Quando "Last Time Around" vede la luce Stills è già impegnato con Al Kooper e Mike Bloomfield nella celebre "Supersession" e, nei tanti momenti liberi, inizia a frequentare Crosby e Nash; l'amico rivale Neil Young sta registrando con l'aiuto di Jack Nitzsche e David Briggs il suo primo album da solista; Richie Furray ha appena formato i Poco; Bruce Palmer, da tempo latitante, ha pubblicato lo splendido ed oscuro "The Cycle Is Complete", esempio irripetibile d'incursione nei territori free-folk; il batterista Dewey Martin gira in concerto usurpando il glorioso nome del gruppo.
All'apparenza "Last Time Around" può sembrare una raccolta di brani disordinata, un lavoro frammentario e poco omogeneo, frutto più dei contributi personali dei singoli musicisti che di un vero e proprio sforzo comune. Un ascolto più attento rivela comunque spunti interessanti e il lavoro risulta coerente con il resto della discografia della band di Stills e Young. L'opera naturalmente risente dello scarso coinvolgimento di Stephen e di Neil e sin dall immagine in copertina, dove il volto del canadese guarda in un'altra direzione rispetto ai suoi compagni, risulta evidente l'atmosfera tesa e precaria che si respirava all'interno della band. Nonostante tutto l'insieme dei brani funziona egregiamente ed offre uno spaccato significativo ed interessante dell'arte dei Buffalo Springfield.
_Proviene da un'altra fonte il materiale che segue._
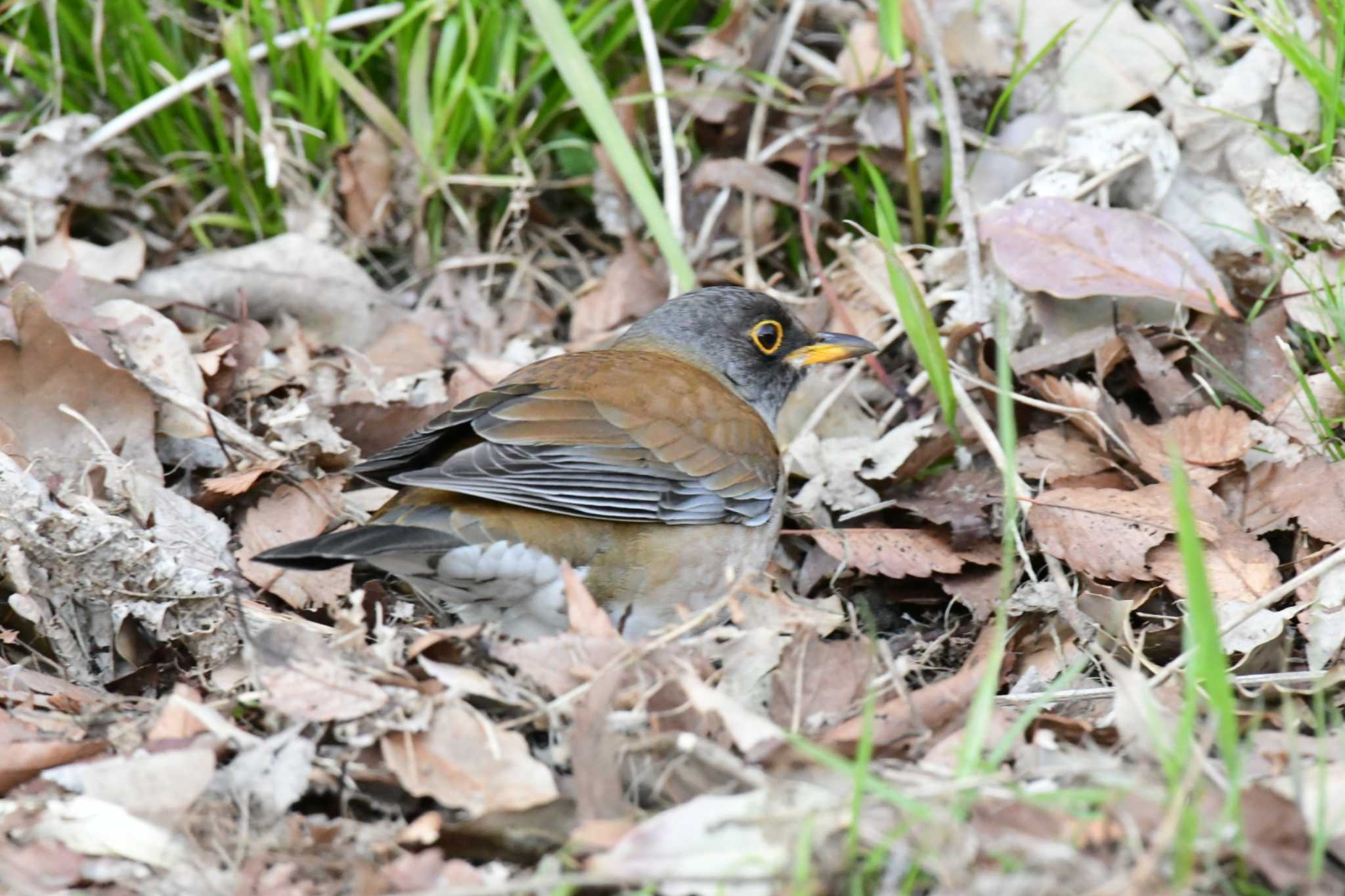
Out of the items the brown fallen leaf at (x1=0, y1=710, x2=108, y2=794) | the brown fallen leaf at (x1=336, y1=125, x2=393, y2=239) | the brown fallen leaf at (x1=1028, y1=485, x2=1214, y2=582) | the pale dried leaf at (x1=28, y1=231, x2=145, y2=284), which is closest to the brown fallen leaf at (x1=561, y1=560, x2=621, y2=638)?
the brown fallen leaf at (x1=0, y1=710, x2=108, y2=794)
Il disco è vario e spazia dal rock al country, dalle ballate ai ritmi latino-americani, dalle atmosfere jazz agli arrangiamenti orchestrali. Stills, da vero rocker, regala canzoni di ottimo livello come le decise "Special Care" e "Questions", la ritmata "Uno Mundo", la delicata "Pretty Girl Why" e la splendida "Four Days Gone", un piccolo classico da riscoprire ricco di aromi blues. Neil Young giganteggia con le classiche "On The Way Home" e "I'm A Child", due brani storici che non meritano alcun commento. Richie Furay emerge nella delicata e romantica "It's So Hard To Wait", composta con Young, nella melodica "Merry-Go-Round" e nella famosa ballata "Kind Woman", sorta di debutto dei Poco e ripresa nel 1971 sull'ottimo disco live "Deliverin'".
Non mancano riempitivi inutili ed episodi minori come la countryeggiante "Carefree Country Day" o la ridondante e noiosa "The Hour Of Not Quite Rain", due episodi giustamente esclusi anche dal bellissimo cofanetto retrospettivo e ricco di spettacolari inediti pubblicato nel 2001. Quando il disco usci, venne salutato dall'autorevole rivista Rolling Stone come il miglior lavoro del gruppo e fu persino esageratamente paragonato a "Music From Big Pink" di The Band. A distanza di anni questo giudizio è stato giustamente ridimensionato e l'ultimo sforzo dei Buffalo Springfield ha mantenuto il suo stato di raccolta posticcia di brani realizzati quasi in solitudine dai singoli musicisti e completati con l'ausilio di validi sessionmen. Nonostante sia privo della spontaneità del primo omonimo disco o della creatività di "Buffalo Springfield Again", "Last Time Around" rimane il capitolo finale della breve ed intensa avventura musicale di uno dei più talentuosi gruppi degli anni Sessanta che, oltre a regalarci canzoni immortali, ha aperto la strada ad una delle stagioni musicali più brillanti ed emozionanti della storia della musica moderna. La breve avventura di questo bulldozer folk-psichedelico era giunta al termine. Ora iniziava la vera corsa all'oro.